It was the face she had seen in the miniature, changed from childhood to youth. The same blue eyes, frank, confiding, and womanish—the same golden hair clustering in short curls, instead of falling on the shoulders as in the picture—the same smiling mouth, with its little touch of weakness about the under lip. A taking, a pretty rather than a handsome face; it ought to have belonged rather to a girl than a boy.

Stella stared, and doubted the evidence of her senses. Her dream flashed across her mind and made her heart beat with a sudden emotion, whether of fear or pleasure she could not tell.

Who was this boy, and what was he doing there leaning on the gate as if the place belonged to him, and he had a right to be there?

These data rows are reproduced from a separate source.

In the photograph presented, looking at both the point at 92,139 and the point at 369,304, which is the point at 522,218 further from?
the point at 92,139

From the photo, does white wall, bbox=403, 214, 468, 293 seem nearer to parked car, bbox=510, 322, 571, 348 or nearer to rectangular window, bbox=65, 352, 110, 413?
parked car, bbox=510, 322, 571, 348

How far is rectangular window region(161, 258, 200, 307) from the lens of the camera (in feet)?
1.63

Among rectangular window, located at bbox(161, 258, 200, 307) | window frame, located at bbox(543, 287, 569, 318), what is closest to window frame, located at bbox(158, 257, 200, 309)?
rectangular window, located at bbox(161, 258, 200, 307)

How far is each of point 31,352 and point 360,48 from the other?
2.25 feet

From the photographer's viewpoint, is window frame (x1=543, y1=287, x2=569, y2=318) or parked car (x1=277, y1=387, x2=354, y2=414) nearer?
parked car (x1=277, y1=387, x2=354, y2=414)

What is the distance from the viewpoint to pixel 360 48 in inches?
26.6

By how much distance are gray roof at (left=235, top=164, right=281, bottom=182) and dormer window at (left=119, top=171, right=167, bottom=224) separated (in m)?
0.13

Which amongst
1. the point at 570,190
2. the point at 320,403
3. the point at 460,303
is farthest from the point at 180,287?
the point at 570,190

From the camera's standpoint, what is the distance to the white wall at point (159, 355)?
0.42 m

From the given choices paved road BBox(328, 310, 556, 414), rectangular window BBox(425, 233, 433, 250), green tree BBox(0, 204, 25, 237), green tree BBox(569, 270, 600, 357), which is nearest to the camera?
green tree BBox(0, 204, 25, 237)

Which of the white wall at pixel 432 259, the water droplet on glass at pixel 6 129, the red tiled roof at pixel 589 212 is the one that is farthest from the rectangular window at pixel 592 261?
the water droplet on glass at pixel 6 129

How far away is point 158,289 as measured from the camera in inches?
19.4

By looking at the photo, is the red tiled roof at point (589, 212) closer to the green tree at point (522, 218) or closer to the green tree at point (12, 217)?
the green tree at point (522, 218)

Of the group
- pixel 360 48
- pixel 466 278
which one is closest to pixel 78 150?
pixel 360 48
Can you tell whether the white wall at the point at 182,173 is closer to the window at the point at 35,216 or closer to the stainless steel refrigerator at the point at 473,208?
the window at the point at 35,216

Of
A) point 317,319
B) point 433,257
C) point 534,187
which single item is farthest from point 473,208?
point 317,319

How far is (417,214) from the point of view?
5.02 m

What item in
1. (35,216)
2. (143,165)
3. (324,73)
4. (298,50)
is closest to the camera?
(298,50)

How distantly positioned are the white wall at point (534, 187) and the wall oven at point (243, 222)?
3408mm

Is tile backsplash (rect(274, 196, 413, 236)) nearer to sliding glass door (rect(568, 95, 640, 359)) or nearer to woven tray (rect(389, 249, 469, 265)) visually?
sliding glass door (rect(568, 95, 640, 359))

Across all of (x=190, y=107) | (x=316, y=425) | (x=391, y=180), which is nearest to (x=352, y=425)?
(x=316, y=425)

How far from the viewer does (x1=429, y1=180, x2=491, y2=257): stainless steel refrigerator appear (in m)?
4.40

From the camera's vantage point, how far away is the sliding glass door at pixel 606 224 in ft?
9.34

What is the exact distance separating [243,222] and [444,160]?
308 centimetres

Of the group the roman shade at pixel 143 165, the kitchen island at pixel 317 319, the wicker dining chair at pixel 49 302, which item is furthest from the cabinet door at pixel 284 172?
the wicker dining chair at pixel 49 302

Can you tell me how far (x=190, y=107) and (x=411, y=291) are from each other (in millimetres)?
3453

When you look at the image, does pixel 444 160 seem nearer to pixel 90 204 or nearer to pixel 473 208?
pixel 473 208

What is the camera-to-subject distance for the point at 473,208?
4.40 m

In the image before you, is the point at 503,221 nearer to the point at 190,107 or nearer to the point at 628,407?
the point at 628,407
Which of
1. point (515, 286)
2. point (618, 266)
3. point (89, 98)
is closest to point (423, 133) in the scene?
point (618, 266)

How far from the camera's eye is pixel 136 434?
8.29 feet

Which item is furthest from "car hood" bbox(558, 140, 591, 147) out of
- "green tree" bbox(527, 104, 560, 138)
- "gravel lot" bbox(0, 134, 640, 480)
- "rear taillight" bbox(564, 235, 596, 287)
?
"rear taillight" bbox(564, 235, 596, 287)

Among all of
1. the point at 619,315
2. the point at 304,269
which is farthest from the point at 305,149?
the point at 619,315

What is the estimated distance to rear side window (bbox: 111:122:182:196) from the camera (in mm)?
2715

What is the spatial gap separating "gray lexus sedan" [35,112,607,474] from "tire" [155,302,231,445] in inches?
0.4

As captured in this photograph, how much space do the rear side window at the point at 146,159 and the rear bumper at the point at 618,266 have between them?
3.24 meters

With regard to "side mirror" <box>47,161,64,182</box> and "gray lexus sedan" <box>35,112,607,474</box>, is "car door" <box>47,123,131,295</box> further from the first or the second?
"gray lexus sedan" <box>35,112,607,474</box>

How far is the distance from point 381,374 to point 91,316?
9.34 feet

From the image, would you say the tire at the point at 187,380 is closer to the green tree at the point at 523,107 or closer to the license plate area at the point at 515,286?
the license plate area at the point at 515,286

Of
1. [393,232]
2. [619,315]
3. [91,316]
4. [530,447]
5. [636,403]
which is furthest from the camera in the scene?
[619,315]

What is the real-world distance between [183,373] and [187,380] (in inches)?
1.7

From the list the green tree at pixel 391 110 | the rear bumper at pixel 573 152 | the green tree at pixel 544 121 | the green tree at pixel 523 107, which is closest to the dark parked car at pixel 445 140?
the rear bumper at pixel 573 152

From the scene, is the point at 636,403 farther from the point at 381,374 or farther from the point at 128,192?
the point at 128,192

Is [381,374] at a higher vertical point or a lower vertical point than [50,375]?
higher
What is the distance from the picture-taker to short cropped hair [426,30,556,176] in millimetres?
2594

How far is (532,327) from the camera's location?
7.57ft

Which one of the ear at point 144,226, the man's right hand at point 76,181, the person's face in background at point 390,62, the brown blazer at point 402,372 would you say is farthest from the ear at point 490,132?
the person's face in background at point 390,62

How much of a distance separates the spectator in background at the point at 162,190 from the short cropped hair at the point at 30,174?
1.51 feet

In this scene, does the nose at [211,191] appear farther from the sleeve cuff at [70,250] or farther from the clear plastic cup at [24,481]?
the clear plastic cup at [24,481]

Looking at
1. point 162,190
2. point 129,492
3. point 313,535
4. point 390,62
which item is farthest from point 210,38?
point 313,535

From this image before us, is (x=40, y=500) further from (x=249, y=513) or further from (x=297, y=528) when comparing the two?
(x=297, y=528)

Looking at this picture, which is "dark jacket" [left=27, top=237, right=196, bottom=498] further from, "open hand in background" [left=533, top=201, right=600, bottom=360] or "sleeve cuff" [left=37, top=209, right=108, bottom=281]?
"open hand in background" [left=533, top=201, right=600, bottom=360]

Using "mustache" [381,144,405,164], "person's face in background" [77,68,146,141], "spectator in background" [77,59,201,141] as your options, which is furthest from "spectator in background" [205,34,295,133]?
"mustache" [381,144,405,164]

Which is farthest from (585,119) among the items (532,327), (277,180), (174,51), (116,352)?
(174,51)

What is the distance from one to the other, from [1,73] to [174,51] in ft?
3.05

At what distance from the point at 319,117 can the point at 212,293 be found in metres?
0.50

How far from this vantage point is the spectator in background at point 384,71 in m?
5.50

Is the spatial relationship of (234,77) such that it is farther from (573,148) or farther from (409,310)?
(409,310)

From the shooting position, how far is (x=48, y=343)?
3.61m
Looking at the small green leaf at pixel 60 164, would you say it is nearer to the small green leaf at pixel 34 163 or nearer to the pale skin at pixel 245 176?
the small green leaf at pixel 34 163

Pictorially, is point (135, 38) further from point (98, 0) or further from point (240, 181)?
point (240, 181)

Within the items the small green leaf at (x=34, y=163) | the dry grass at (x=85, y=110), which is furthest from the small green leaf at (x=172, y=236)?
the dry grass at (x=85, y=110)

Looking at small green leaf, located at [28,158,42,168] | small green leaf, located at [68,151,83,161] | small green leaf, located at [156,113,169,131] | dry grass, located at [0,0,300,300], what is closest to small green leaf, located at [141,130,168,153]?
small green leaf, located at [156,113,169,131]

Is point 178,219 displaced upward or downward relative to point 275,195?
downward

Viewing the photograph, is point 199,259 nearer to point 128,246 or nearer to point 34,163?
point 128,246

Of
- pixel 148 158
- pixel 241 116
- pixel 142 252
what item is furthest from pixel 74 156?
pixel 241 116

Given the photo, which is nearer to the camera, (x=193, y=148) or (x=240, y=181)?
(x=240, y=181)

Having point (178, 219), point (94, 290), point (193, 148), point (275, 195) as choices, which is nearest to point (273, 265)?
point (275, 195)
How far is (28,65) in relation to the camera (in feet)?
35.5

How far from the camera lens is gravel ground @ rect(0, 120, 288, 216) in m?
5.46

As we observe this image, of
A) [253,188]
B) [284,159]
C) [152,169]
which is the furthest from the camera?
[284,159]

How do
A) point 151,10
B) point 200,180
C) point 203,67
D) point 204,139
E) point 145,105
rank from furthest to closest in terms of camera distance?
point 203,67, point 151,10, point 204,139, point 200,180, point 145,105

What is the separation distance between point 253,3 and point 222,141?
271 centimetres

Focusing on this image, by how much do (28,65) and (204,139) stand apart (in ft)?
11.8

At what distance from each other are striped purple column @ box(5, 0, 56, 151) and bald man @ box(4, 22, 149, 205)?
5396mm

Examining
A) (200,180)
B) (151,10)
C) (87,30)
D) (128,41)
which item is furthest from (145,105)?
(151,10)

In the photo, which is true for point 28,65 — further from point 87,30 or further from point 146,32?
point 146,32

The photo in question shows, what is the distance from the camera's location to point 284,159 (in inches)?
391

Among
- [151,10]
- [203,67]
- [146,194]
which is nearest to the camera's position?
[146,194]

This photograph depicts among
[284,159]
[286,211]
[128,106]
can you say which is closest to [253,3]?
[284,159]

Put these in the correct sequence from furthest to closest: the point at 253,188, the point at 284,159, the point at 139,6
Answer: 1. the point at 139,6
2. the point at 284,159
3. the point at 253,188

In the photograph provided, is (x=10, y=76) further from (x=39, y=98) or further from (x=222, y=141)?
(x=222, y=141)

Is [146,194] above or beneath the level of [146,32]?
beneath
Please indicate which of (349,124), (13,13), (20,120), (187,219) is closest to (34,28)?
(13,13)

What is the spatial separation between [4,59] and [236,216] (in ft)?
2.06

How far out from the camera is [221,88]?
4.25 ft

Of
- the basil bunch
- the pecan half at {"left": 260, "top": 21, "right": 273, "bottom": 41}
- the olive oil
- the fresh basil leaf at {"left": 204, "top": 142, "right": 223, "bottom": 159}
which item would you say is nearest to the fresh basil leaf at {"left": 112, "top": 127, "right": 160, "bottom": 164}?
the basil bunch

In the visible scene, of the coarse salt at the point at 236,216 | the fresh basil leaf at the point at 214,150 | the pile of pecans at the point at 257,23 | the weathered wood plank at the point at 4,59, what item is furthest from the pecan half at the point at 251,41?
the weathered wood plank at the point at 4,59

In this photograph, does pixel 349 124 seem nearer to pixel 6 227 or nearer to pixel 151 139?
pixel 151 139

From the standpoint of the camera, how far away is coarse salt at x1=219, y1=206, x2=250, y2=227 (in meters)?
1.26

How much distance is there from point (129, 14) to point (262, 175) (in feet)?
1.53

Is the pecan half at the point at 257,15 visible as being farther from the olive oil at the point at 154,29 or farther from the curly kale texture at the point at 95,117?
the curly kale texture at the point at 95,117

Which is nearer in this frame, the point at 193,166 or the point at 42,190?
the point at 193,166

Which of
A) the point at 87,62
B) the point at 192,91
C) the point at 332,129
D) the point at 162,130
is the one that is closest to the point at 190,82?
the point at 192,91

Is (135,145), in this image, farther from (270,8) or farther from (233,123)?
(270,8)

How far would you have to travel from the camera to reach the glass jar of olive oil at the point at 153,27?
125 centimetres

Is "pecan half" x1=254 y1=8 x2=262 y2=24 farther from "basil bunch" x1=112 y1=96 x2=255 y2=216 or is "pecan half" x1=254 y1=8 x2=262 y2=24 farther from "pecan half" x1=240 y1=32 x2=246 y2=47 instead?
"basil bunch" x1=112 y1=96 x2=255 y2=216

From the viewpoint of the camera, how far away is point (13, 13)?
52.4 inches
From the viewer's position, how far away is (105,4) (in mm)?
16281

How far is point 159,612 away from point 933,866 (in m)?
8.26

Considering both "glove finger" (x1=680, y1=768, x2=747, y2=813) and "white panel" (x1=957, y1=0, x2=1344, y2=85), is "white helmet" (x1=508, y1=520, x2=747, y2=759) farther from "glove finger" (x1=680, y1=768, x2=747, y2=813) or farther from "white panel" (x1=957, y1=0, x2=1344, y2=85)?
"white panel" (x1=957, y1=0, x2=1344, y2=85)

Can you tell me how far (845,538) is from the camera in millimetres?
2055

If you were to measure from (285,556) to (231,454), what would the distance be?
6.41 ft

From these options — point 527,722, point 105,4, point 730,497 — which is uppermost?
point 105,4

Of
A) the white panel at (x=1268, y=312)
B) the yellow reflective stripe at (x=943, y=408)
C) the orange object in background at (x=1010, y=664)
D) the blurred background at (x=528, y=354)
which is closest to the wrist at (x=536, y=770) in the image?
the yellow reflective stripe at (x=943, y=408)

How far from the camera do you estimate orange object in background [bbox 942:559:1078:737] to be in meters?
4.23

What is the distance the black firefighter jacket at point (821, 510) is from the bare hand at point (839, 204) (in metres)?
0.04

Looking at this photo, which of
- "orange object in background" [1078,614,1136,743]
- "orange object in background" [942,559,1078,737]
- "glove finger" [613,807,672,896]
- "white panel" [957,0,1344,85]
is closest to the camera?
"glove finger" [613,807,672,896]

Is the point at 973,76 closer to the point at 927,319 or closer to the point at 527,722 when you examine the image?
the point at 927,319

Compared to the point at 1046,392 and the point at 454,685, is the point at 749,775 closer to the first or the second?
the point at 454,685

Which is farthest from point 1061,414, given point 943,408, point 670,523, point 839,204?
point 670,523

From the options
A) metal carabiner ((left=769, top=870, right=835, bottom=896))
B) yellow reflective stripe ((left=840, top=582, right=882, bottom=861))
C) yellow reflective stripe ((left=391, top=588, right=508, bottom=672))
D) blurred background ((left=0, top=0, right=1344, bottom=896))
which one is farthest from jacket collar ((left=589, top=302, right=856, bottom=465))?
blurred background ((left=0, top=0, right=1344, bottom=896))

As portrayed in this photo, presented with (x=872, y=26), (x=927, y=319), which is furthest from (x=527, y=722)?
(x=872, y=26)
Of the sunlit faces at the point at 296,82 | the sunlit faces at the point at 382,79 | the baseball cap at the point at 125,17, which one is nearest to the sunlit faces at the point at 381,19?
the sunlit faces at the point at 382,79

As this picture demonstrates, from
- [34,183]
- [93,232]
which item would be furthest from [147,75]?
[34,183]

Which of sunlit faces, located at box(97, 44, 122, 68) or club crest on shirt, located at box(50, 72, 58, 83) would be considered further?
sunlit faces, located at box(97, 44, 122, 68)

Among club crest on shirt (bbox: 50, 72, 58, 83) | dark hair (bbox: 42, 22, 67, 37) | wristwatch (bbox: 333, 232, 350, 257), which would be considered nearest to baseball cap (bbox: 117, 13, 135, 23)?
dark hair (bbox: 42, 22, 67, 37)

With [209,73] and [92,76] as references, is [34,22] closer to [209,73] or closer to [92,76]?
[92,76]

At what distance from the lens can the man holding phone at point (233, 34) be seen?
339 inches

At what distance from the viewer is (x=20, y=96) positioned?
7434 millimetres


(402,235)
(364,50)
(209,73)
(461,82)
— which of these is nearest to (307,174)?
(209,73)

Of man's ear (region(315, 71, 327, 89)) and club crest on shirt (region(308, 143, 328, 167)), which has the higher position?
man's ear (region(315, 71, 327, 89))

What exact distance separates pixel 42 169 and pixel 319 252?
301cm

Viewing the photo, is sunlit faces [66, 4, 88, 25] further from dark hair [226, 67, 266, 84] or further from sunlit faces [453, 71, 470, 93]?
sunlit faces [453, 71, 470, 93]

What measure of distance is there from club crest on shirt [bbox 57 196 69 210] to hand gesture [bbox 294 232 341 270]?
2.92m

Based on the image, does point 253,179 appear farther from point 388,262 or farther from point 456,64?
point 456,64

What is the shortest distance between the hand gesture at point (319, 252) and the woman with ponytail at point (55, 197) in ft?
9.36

She took a step nearer, and he opened the gate for her. Stella entered, and he raised his hat, allowing the moonbeams to fall on his yellow hair, and smiled at her, very much as a child might smile, with grave, open-eyed admiration and greeting.

"Are you—you are Stella!" he said, in a voice that made her start,—it was so like her uncle's, but softer and brighter.

"My name is Stella!" she said, filled with wonder.

He held out his hand frankly, but with a little timid shyness.

"Then we are cousins," he said.

"Cousins?" exclaimed Stella, but she gave him her hand.

"Yes, cousins," he said. "You are Stella, Uncle Harold's daughter, are you not? Well, I am Frank."